Pundits and politicians are calling on the government to "do something" about the state of the Canadian labour market; these calls are presumably based on a perception that job growth is still weak. It's not clear upon which data this assessment is based. The data that would be most informative are no longer being collected, and the best available proxy that I can find suggests that rates of job creation are back to pre-recession levels.
This tells the story of how US employment fell and why it's struggling to recover. The drop in employment wasn't due to an increase in layoffs. Instead, the rate of hiring fell by some 20%, and it still hasn't recovered. The only reason why employment isn't falling further is that quit rates have fallen: more people are holding onto jobs that they might otherwise have left if there were better opportunities. So the problem in the US really is one of job creation.
When Statistics Canada releases its monthly Labour Force Survey, it publishes numbers for the stock of people who are employed and unemployed in a given month. This is of course a very important piece of information to have, but our understanding of the state of the labour market would be even better if we had data on the flows into and out of employment. There is no Canadian counterpart to the JOLTS - although it may be possible to tease some of this information from the micro data files.

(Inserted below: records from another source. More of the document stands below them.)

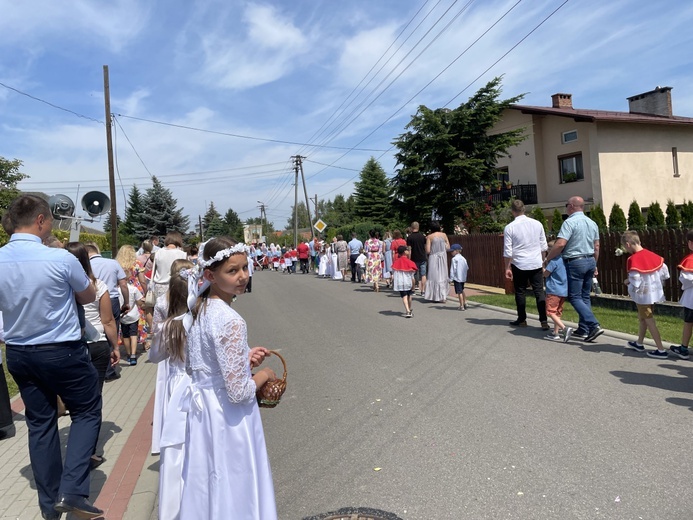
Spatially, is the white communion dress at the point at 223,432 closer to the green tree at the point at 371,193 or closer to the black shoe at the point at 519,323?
the black shoe at the point at 519,323

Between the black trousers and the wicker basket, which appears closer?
the wicker basket

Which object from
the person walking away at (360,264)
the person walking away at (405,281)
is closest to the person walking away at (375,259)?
the person walking away at (360,264)

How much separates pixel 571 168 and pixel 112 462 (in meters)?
28.0

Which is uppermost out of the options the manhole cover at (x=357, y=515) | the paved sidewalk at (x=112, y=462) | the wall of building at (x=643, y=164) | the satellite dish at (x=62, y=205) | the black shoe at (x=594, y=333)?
the wall of building at (x=643, y=164)

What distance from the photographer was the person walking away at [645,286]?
6.77 meters

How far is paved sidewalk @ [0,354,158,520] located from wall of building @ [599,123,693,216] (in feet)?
82.1

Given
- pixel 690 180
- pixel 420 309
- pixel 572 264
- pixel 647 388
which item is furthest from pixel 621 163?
pixel 647 388

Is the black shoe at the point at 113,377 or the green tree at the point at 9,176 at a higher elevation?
the green tree at the point at 9,176

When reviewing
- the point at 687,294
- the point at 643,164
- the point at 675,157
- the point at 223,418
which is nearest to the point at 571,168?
the point at 643,164

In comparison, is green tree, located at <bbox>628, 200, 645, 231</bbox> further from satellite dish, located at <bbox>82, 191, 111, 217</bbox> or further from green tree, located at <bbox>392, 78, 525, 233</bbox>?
satellite dish, located at <bbox>82, 191, 111, 217</bbox>

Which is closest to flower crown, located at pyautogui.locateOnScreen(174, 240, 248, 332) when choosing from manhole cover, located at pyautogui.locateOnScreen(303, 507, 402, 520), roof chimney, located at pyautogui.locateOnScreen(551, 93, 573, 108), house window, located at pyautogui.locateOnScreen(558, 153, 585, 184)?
manhole cover, located at pyautogui.locateOnScreen(303, 507, 402, 520)

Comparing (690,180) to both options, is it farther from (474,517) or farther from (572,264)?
(474,517)

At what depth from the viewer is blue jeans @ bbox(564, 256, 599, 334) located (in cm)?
774

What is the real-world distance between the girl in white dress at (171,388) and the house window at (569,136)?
88.7 ft
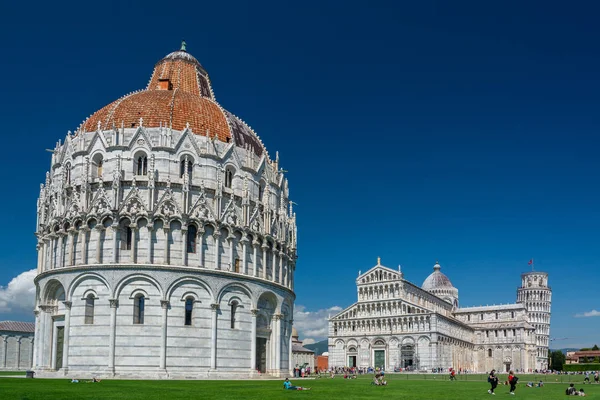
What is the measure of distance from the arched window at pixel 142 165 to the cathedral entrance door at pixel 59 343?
12946 millimetres

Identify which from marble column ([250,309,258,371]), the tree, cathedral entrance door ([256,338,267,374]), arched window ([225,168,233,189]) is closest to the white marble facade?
cathedral entrance door ([256,338,267,374])

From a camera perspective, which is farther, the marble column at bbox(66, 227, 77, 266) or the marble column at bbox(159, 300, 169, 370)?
the marble column at bbox(66, 227, 77, 266)

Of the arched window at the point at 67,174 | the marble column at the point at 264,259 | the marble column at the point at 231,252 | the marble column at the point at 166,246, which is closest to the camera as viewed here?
the marble column at the point at 166,246

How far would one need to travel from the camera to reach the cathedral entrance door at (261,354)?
169ft

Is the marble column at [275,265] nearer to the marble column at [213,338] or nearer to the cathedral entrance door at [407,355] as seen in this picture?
the marble column at [213,338]

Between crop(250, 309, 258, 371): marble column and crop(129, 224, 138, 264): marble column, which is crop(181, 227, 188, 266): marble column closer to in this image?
crop(129, 224, 138, 264): marble column

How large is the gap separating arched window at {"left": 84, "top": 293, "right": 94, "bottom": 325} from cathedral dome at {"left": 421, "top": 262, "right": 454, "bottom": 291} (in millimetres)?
117918

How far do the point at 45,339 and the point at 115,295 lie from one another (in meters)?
7.86

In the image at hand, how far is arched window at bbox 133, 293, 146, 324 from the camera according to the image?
45750mm

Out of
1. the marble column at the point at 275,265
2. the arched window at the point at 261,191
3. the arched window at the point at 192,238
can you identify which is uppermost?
the arched window at the point at 261,191

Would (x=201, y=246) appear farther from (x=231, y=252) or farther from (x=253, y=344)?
(x=253, y=344)

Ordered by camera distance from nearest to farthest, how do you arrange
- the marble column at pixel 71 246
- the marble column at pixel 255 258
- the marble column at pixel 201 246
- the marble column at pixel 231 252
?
1. the marble column at pixel 71 246
2. the marble column at pixel 201 246
3. the marble column at pixel 231 252
4. the marble column at pixel 255 258

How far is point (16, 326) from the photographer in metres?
94.4

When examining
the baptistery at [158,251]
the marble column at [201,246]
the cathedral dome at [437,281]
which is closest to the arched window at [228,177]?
the baptistery at [158,251]
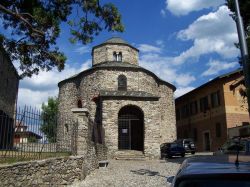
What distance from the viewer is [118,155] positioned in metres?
25.4

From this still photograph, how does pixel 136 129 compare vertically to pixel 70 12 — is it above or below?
below

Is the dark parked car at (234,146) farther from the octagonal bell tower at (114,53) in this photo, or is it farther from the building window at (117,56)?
the building window at (117,56)

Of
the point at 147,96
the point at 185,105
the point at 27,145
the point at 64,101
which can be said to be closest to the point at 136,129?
the point at 147,96

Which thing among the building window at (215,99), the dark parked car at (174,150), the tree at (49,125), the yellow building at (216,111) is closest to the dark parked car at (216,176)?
the tree at (49,125)

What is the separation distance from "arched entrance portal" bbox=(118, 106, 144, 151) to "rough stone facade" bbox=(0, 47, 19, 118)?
29.5 feet

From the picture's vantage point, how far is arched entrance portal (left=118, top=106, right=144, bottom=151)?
27.6m

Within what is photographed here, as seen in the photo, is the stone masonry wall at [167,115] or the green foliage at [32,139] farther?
the stone masonry wall at [167,115]

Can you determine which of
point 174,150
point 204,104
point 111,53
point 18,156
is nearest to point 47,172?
point 18,156

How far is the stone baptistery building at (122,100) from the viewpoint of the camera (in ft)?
85.2

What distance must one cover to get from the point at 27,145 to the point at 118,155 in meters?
15.2

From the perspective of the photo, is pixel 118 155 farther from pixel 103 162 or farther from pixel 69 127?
pixel 69 127

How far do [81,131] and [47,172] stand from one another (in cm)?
356

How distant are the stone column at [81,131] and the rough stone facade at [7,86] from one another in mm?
10632

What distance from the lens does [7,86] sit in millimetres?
26875
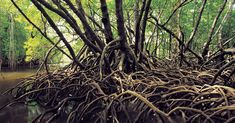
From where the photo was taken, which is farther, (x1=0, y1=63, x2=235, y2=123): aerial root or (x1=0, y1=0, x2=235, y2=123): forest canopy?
(x1=0, y1=0, x2=235, y2=123): forest canopy

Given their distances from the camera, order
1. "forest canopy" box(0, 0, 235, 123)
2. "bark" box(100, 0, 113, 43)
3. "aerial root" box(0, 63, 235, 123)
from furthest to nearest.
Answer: "bark" box(100, 0, 113, 43)
"forest canopy" box(0, 0, 235, 123)
"aerial root" box(0, 63, 235, 123)

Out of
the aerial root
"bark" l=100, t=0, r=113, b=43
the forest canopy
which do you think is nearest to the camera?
the aerial root

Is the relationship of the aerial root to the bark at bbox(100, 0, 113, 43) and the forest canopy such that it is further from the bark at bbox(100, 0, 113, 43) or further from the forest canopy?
the bark at bbox(100, 0, 113, 43)

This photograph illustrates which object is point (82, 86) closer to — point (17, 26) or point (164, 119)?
point (164, 119)

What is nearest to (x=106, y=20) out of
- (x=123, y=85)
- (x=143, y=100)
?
(x=123, y=85)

A series that should be a good proxy for hires is the number of people who have been at their current job for a short period of time. The LFS provides numbers for those with various durations of job tenure, so I'm going to look at the shortest duration: those who have been at their current job for three months or less. If hiring rates move, this series should move as well (with a lag, of course).
The data are not seasonally adjusted. This matters, because much of the Canadian labour market is driven by seasonal factors. So the following bar charts group the data by month, so that deviations from the usual seasonal movements can be identified more easily.
The first thing to note is the scale of the vertical axis. In September 2011, 1.2m workers - 7% of the total - had been at their current jobs for less than three months. The scale of the gross job flows in and out of employment is one or two orders of magnitude greater than the net flows that make the headlines.
The monthly short-term tenure series started falling behind their usual levels in early 2009, and were significantly so from April 2009 through to January 2010. (Recall that this series reacts to changed in hiring with a lag of up to three months.) But since then, and certainly in 2011, the numbers have been roughly consistent with pre-recession levels.
The same narrative applies to the creation of full-time jobs:
I don't have much to say about part-time employment patterns, but for completeness, here is the graph:
My reading of the data of which I'm aware suggests that current rates of job creation are consistent with those observed during the last expansion, and have been so for a year or so. Calls for the government to "do something" are misplaced; the labour market has been functioning normally for quite some time now.